Padahal, biasanya ia selalu mandi air hangat saat tiba di rumah. Namun tidak untuk malam ini, mungkin efek terlalu capek setelah kerja ia langsung jalan bersama Bagas sampai selarut ini. Akhirnya tak pedulikan gerah tubuhnya.
Untung saja ia sempat berganti pakaian tadi di kantor sebelum bertemu Bagas. Jadi kegerahan yang melanda tak membuatnya terganggu dan gatal-gatal.
Ya, sore tadi Bagas menelepon Cahaya dan mengajaknya jalan berdua untuk makan malam. Cahaya yang seharusnya lembur tak mampu menolak, karena dalam lubuk hatinya juga ingin segera bertemu dengan laki-laki itu. Padahal belum 24 jam keduanya bertemu, tetapi hatinya telah merindu dan segera ingin kembali bertemu.
---***---
Bunyi dering ponsel begitu keras terdengar. Membuat Cahaya mengerjap-ngerjapkan matanya perlahan. Namun, detik kemudian matanya sontak dengan cepat terbuka, saat merasakan silaunya mentari telah merasuki ruang kamarnya.
"Astaga jam berapa ini?" ujar Cahaya langsung bangkit. Netranya langsung memicing ke arah jam yang bertengger di dinding.
"Ya ampun! sudah jam tujuh," pekiknya lalu bergegas berdiri dan langsung masuk kamar mandi.
Tak pedulikan ponselnya yang kembali berdering. Karena ia sudah hafal pasti Melly yang menghubunginya karena belum absen salat Subuh. Ya, sahabat baiknya itu saking pedulinya. Urusan salat pun ia siap menjadi alarm untuk sang sahabat, karena Cahaya sering mengeluh kesiangan salat Subuh.
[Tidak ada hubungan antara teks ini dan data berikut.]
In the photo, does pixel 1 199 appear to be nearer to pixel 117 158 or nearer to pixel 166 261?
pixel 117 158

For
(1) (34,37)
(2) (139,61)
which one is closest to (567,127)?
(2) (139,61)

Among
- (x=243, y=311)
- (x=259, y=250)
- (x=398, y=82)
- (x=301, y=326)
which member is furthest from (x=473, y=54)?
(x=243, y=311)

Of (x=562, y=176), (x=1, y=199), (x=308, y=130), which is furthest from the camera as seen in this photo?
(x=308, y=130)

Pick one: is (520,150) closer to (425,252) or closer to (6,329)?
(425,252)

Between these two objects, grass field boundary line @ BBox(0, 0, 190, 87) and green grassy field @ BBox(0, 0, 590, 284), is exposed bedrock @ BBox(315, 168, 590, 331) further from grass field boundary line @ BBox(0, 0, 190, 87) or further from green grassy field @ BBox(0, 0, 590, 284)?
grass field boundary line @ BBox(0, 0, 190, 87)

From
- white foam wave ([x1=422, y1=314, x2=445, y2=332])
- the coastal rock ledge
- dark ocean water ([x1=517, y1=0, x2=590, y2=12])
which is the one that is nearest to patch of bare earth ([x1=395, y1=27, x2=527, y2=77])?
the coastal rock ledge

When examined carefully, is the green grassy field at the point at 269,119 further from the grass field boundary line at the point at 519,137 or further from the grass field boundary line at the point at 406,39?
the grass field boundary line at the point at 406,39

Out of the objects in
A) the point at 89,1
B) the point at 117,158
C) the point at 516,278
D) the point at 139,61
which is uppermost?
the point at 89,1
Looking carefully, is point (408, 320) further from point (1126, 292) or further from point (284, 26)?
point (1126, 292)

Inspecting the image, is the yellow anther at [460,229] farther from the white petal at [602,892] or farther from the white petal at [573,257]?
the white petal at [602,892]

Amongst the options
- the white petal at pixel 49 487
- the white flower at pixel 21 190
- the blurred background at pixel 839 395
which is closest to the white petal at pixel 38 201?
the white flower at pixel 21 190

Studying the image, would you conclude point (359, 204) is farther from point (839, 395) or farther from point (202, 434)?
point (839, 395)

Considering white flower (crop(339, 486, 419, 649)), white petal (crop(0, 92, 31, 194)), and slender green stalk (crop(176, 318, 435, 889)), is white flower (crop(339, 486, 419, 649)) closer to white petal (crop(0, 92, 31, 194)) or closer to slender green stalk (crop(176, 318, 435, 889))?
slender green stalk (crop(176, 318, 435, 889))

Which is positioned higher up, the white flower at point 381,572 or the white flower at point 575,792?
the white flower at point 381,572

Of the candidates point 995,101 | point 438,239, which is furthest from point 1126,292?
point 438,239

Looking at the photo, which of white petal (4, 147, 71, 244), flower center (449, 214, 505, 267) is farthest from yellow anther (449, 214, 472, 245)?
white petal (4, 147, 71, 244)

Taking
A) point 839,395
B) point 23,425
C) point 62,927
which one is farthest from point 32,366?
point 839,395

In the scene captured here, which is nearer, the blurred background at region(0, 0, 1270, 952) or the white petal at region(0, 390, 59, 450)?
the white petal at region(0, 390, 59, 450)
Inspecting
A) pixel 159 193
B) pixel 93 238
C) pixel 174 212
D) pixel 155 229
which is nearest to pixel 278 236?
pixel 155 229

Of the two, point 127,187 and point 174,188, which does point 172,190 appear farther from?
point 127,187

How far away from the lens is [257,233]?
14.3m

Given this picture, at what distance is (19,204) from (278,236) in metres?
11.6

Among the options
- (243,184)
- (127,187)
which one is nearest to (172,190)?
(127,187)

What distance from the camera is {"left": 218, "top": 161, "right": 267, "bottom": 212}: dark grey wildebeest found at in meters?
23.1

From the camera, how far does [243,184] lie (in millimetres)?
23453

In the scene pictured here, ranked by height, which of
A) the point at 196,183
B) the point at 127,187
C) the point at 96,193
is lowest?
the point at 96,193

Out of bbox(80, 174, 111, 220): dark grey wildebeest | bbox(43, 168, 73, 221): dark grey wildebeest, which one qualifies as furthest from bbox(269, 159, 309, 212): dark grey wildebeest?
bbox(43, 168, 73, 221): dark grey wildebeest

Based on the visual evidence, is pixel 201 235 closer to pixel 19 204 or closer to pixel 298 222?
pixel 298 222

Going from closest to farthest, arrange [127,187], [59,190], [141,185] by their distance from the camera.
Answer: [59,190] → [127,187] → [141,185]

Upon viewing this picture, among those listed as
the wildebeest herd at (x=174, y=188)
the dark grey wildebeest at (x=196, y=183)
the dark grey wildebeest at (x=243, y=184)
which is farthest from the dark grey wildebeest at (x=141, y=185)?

Hanya sepuluh menit berlalu, gadis itu tampak segar dengan balutan handuk juga bertengger di kepala. Buru-buru ia ke lemari mengambil mukena lalu menggelar sajadah. "Ampuni hamba ya, Allah ... telat subuh lagi," gumamnya mendongak ke atas sebelum mulai melafalkan niat dan bertakbiratul ihram.
---***---
"Gimana Bu Cahaya? Sudah ada perubahan jawaban atas penawaran saya?" tanya Pak Feri saat acara meeting baru saja berakhir. Cahaya sudah bersiap akan beranjak, tetapi urung saat mendengar pertanyaan itu. Keningnya sontak berkerut, berusaha memahami pertanyaan dari Pak Feri yang merupakan salah satu klien-nya
"Maaf penawaran apa ya, Pak?" tanya Cahaya akhirnya saat dirinya tak kunjung memahami pertanyaan itu.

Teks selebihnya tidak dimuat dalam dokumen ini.